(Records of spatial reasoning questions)
[START]
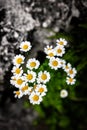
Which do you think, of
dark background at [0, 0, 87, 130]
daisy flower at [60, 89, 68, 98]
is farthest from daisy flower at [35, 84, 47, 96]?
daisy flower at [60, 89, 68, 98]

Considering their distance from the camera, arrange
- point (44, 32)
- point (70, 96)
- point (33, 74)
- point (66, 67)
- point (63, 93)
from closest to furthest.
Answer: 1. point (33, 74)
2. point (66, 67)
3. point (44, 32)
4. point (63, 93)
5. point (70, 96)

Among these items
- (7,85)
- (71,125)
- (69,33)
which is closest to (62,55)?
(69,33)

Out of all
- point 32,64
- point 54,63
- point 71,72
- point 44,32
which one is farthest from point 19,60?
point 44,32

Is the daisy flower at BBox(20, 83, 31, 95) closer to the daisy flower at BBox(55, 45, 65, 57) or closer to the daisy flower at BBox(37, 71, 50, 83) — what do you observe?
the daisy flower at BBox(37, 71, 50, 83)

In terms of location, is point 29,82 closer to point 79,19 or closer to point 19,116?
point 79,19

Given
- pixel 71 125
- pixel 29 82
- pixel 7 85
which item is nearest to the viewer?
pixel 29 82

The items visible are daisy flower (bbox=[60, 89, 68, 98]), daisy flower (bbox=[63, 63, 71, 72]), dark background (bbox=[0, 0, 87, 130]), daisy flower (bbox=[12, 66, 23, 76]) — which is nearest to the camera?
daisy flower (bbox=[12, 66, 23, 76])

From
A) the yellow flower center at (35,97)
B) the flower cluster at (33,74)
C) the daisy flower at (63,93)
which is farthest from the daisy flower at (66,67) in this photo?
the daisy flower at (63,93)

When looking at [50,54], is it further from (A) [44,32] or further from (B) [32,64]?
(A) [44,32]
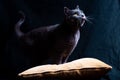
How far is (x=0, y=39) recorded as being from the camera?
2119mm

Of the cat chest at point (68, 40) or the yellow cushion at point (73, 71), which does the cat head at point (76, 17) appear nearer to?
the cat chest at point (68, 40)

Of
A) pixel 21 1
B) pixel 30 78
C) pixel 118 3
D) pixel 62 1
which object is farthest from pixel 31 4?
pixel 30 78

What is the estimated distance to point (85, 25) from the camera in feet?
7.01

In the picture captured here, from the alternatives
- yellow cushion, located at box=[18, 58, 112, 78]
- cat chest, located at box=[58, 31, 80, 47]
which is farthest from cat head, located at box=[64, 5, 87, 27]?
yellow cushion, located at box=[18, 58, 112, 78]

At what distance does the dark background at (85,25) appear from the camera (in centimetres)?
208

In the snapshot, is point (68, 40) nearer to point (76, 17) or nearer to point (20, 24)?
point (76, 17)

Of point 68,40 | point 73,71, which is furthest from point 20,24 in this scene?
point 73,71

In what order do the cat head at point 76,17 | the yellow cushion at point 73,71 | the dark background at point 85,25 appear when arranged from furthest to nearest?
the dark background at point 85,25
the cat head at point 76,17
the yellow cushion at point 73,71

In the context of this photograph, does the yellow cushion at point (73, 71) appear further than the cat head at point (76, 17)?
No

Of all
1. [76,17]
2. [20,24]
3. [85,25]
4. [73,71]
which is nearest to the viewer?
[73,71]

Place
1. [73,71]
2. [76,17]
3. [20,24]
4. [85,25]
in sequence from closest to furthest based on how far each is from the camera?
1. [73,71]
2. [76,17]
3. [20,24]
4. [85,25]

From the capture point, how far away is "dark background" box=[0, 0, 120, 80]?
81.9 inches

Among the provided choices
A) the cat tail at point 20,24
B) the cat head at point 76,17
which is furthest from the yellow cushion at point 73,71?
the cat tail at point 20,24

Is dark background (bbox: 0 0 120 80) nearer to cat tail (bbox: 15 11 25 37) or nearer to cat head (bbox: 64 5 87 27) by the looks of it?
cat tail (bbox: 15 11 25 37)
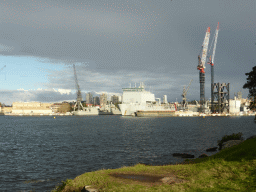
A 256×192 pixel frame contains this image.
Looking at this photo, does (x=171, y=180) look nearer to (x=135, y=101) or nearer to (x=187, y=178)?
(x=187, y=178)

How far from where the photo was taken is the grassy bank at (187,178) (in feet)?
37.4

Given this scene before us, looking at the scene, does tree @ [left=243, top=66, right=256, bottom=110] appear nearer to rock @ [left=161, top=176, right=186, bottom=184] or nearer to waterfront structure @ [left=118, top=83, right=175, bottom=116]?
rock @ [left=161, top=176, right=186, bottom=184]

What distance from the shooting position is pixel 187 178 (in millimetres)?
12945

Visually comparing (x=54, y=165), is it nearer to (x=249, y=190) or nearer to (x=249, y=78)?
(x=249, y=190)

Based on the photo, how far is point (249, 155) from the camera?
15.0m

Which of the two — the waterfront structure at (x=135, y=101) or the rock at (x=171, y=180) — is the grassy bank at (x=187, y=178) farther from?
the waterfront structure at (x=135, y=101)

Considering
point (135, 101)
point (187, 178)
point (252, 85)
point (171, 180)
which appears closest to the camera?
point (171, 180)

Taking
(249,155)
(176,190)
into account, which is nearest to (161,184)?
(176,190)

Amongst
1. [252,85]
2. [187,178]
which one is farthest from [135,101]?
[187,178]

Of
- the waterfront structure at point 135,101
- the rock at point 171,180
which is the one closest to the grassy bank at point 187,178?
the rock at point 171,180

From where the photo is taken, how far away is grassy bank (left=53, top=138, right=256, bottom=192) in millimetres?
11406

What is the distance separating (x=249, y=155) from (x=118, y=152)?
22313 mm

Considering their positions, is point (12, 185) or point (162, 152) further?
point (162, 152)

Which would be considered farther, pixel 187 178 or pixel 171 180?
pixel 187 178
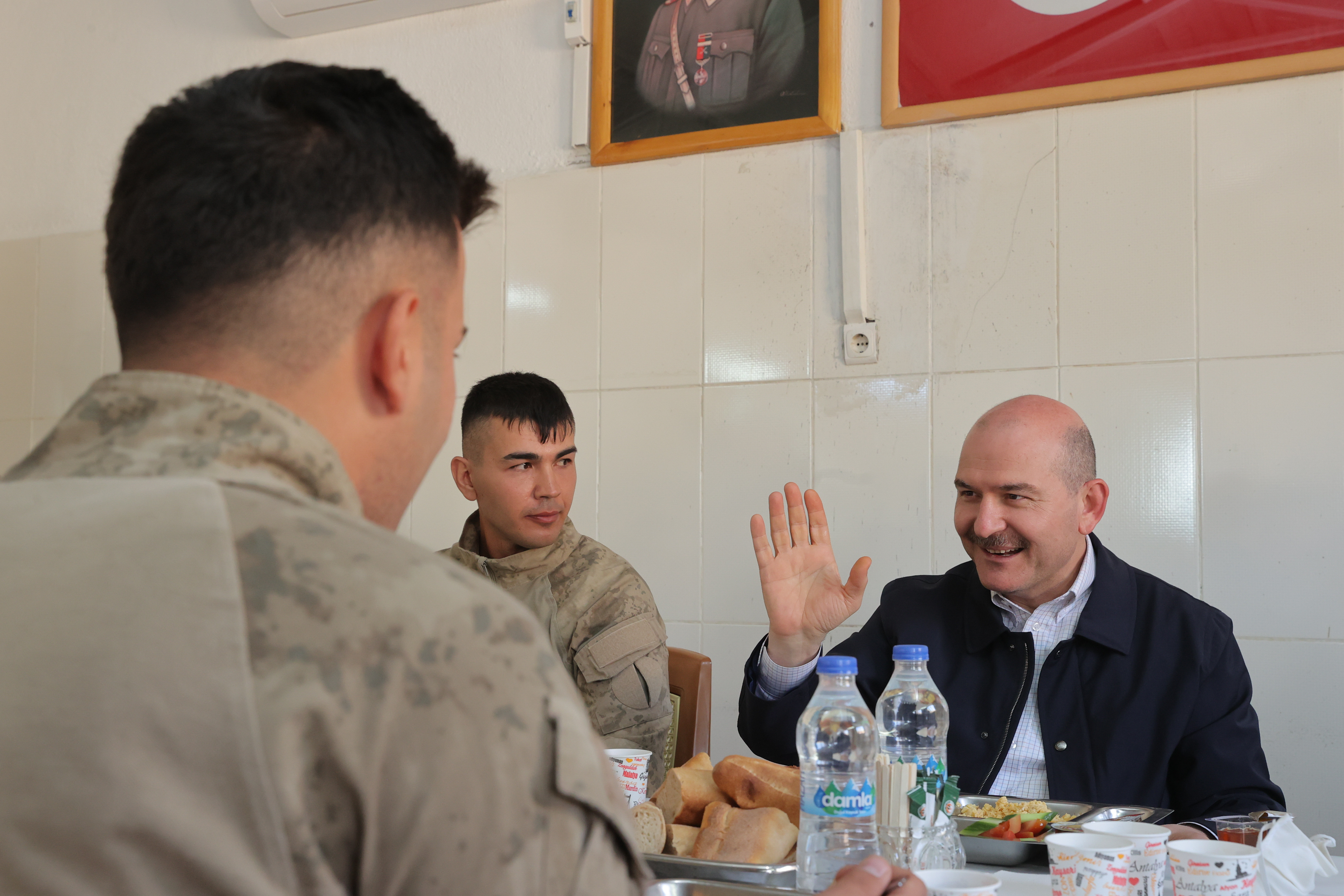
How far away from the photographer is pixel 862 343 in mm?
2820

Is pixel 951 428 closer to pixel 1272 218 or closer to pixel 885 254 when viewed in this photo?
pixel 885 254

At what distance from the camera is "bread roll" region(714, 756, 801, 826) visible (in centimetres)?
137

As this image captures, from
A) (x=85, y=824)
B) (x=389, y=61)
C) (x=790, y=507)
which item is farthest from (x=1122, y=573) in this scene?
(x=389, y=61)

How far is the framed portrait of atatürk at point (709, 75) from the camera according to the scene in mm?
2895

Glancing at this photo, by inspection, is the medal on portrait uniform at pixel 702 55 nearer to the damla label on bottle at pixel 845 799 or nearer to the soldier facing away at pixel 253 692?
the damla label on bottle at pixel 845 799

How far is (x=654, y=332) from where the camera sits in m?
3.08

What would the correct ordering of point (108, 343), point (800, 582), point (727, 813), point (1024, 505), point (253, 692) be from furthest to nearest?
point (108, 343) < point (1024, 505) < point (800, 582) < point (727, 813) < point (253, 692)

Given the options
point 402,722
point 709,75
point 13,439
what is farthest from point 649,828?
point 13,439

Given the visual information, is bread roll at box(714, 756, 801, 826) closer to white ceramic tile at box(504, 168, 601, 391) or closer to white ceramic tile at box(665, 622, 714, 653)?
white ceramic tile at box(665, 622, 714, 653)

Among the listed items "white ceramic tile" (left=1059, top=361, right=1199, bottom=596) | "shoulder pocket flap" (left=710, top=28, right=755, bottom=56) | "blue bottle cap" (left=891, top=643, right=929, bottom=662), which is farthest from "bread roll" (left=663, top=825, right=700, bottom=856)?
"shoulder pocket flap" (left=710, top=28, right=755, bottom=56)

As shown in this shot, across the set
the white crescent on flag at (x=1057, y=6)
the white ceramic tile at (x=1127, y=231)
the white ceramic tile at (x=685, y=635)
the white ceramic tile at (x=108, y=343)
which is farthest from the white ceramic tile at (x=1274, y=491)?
[END]
**Exercise aim**
Render all the entries above as a JSON list of strings with one string per line, skipping blank lines. Leave the pictures out of the answer.

**Exercise answer**
[
  "Which do you think, of",
  "dark background at [0, 0, 87, 130]",
  "daisy flower at [60, 89, 68, 98]",
  "is farthest from daisy flower at [35, 84, 47, 96]?",
  "daisy flower at [60, 89, 68, 98]",
  "Considering their distance from the camera, arrange",
  "- point (44, 32)",
  "- point (70, 96)",
  "- point (33, 74)",
  "- point (66, 67)",
  "- point (63, 93)",
  "from closest to furthest.",
  "Answer: 1. point (33, 74)",
  "2. point (66, 67)",
  "3. point (44, 32)",
  "4. point (63, 93)",
  "5. point (70, 96)",
  "Among these items",
  "- (7,85)",
  "- (71,125)",
  "- (69,33)",
  "which is closest to (62,55)?",
  "(69,33)",
  "Out of all",
  "- point 32,64",
  "- point 54,63",
  "- point 71,72",
  "- point 44,32",
  "which one is farthest from point 19,60?",
  "point 44,32",
  "Is the daisy flower at BBox(20, 83, 31, 95) closer to the daisy flower at BBox(55, 45, 65, 57) or closer to the daisy flower at BBox(37, 71, 50, 83) — what do you observe?",
  "the daisy flower at BBox(37, 71, 50, 83)",
  "In terms of location, is point 29,82 closer to point 79,19 or closer to point 19,116?",
  "point 79,19",
  "Given",
  "- pixel 71 125",
  "- pixel 29 82",
  "- pixel 7 85",
  "which item is nearest to the viewer?",
  "pixel 29 82",
  "The items visible are daisy flower (bbox=[60, 89, 68, 98]), daisy flower (bbox=[63, 63, 71, 72]), dark background (bbox=[0, 0, 87, 130]), daisy flower (bbox=[12, 66, 23, 76]) — which is nearest to the camera?",
  "daisy flower (bbox=[12, 66, 23, 76])",
  "From",
  "A) the yellow flower center at (35,97)",
  "B) the flower cluster at (33,74)",
  "C) the daisy flower at (63,93)",
  "which is farthest from the daisy flower at (66,67) in this photo?",
  "the daisy flower at (63,93)",
  "When looking at [50,54], is it further from (A) [44,32] or further from (B) [32,64]?",
  "(A) [44,32]",
  "How far is (x=0, y=39) recorded as being from the camera?",
  "2119mm",
  "Of the cat chest at point (68, 40) or the yellow cushion at point (73, 71), which does the cat head at point (76, 17) appear nearer to?",
  "the cat chest at point (68, 40)",
  "Of",
  "A) pixel 21 1",
  "B) pixel 30 78",
  "C) pixel 118 3",
  "D) pixel 62 1",
  "which object is farthest from pixel 31 4?",
  "pixel 30 78",
  "What is the estimated distance to point (85, 25) from the camera in feet?",
  "7.01",
  "In the picture captured here, from the alternatives",
  "- yellow cushion, located at box=[18, 58, 112, 78]",
  "- cat chest, located at box=[58, 31, 80, 47]",
  "which is farthest from cat head, located at box=[64, 5, 87, 27]?",
  "yellow cushion, located at box=[18, 58, 112, 78]",
  "At what distance does the dark background at (85,25) appear from the camera (in centimetres)?",
  "208",
  "In the snapshot, is point (68, 40) nearer to point (76, 17) or nearer to point (20, 24)?",
  "point (76, 17)",
  "Of point 68,40 | point 73,71, which is furthest from point 20,24 in this scene?",
  "point 73,71",
  "In what order do the cat head at point 76,17 | the yellow cushion at point 73,71 | the dark background at point 85,25 appear when arranged from furthest to nearest?",
  "the dark background at point 85,25",
  "the cat head at point 76,17",
  "the yellow cushion at point 73,71",
  "In the context of this photograph, does the yellow cushion at point (73, 71) appear further than the cat head at point (76, 17)?",
  "No",
  "Of all",
  "1. [76,17]",
  "2. [20,24]",
  "3. [85,25]",
  "4. [73,71]",
  "which is nearest to the viewer?",
  "[73,71]",
  "Place",
  "1. [73,71]",
  "2. [76,17]",
  "3. [20,24]",
  "4. [85,25]",
  "in sequence from closest to furthest based on how far each is from the camera?",
  "1. [73,71]",
  "2. [76,17]",
  "3. [20,24]",
  "4. [85,25]",
  "From the capture point, how far away is \"dark background\" box=[0, 0, 120, 80]?",
  "81.9 inches",
  "Among the provided choices",
  "A) the cat tail at point 20,24",
  "B) the cat head at point 76,17",
  "which is furthest from the yellow cushion at point 73,71?",
  "the cat tail at point 20,24",
  "Is dark background (bbox: 0 0 120 80) nearer to cat tail (bbox: 15 11 25 37) or nearer to cat head (bbox: 64 5 87 27) by the looks of it?",
  "cat tail (bbox: 15 11 25 37)",
  "A 256×192 pixel frame contains this image.",
  "Looking at this photo, does (x=171, y=180) look nearer to (x=135, y=101) or nearer to (x=187, y=178)?",
  "(x=187, y=178)",
  "How far from where the photo was taken is the grassy bank at (187,178) (in feet)?",
  "37.4",
  "Given this scene before us, looking at the scene, does tree @ [left=243, top=66, right=256, bottom=110] appear nearer to rock @ [left=161, top=176, right=186, bottom=184] or nearer to waterfront structure @ [left=118, top=83, right=175, bottom=116]?",
  "rock @ [left=161, top=176, right=186, bottom=184]",
  "What distance from the shooting position is pixel 187 178 (in millimetres)?",
  "12945",
  "Visually comparing (x=54, y=165), is it nearer to (x=249, y=190) or nearer to (x=249, y=78)?",
  "(x=249, y=190)",
  "Based on the photo, how far is point (249, 155) from the camera?",
  "15.0m",
  "Which of the two — the waterfront structure at (x=135, y=101) or the rock at (x=171, y=180) — is the grassy bank at (x=187, y=178) farther from?",
  "the waterfront structure at (x=135, y=101)",
  "Considering",
  "point (135, 101)",
  "point (187, 178)",
  "point (252, 85)",
  "point (171, 180)",
  "which appears closest to the camera?",
  "point (171, 180)",
  "Taking",
  "(249,155)",
  "(176,190)",
  "into account, which is nearest to (161,184)?",
  "(176,190)",
  "Amongst",
  "1. [252,85]",
  "2. [187,178]",
  "which one is farthest from [135,101]?",
  "[187,178]",
  "Of",
  "- the waterfront structure at point 135,101",
  "- the rock at point 171,180",
  "which is the one closest to the grassy bank at point 187,178?",
  "the rock at point 171,180",
  "From where the photo is taken, how far away is grassy bank (left=53, top=138, right=256, bottom=192) in millimetres?",
  "11406",
  "What is the distance separating (x=249, y=155) from (x=118, y=152)?",
  "22313 mm",
  "Considering their positions, is point (12, 185) or point (162, 152) further?",
  "point (162, 152)",
  "Which would be considered farther, pixel 187 178 or pixel 171 180?",
  "pixel 187 178",
  "How far away from the photographer is pixel 862 343 in mm?",
  "2820",
  "Is pixel 951 428 closer to pixel 1272 218 or closer to pixel 885 254 when viewed in this photo?",
  "pixel 885 254",
  "At what distance from the camera is \"bread roll\" region(714, 756, 801, 826) visible (in centimetres)?",
  "137",
  "As this image captures, from",
  "A) (x=85, y=824)",
  "B) (x=389, y=61)",
  "C) (x=790, y=507)",
  "which item is farthest from (x=1122, y=573) in this scene?",
  "(x=389, y=61)",
  "How far is the framed portrait of atatürk at point (709, 75) from the camera according to the scene in mm?",
  "2895",
  "Glancing at this photo, by inspection, is the medal on portrait uniform at pixel 702 55 nearer to the damla label on bottle at pixel 845 799 or nearer to the soldier facing away at pixel 253 692?",
  "the damla label on bottle at pixel 845 799",
  "How far is (x=654, y=332) from where the camera sits in m?",
  "3.08",
  "What would the correct ordering of point (108, 343), point (800, 582), point (727, 813), point (1024, 505), point (253, 692) be from furthest to nearest?",
  "point (108, 343) < point (1024, 505) < point (800, 582) < point (727, 813) < point (253, 692)",
  "Given the options",
  "point 402,722",
  "point 709,75",
  "point 13,439",
  "what is farthest from point 649,828?",
  "point 13,439",
  "Given the visual information, is bread roll at box(714, 756, 801, 826) closer to white ceramic tile at box(504, 168, 601, 391) or closer to white ceramic tile at box(665, 622, 714, 653)?",
  "white ceramic tile at box(665, 622, 714, 653)",
  "Among the listed items \"white ceramic tile\" (left=1059, top=361, right=1199, bottom=596) | \"shoulder pocket flap\" (left=710, top=28, right=755, bottom=56) | \"blue bottle cap\" (left=891, top=643, right=929, bottom=662), which is farthest from \"bread roll\" (left=663, top=825, right=700, bottom=856)?",
  "\"shoulder pocket flap\" (left=710, top=28, right=755, bottom=56)",
  "As shown in this shot, across the set",
  "the white crescent on flag at (x=1057, y=6)",
  "the white ceramic tile at (x=1127, y=231)",
  "the white ceramic tile at (x=685, y=635)",
  "the white ceramic tile at (x=108, y=343)",
  "which is farthest from the white ceramic tile at (x=1274, y=491)?"
]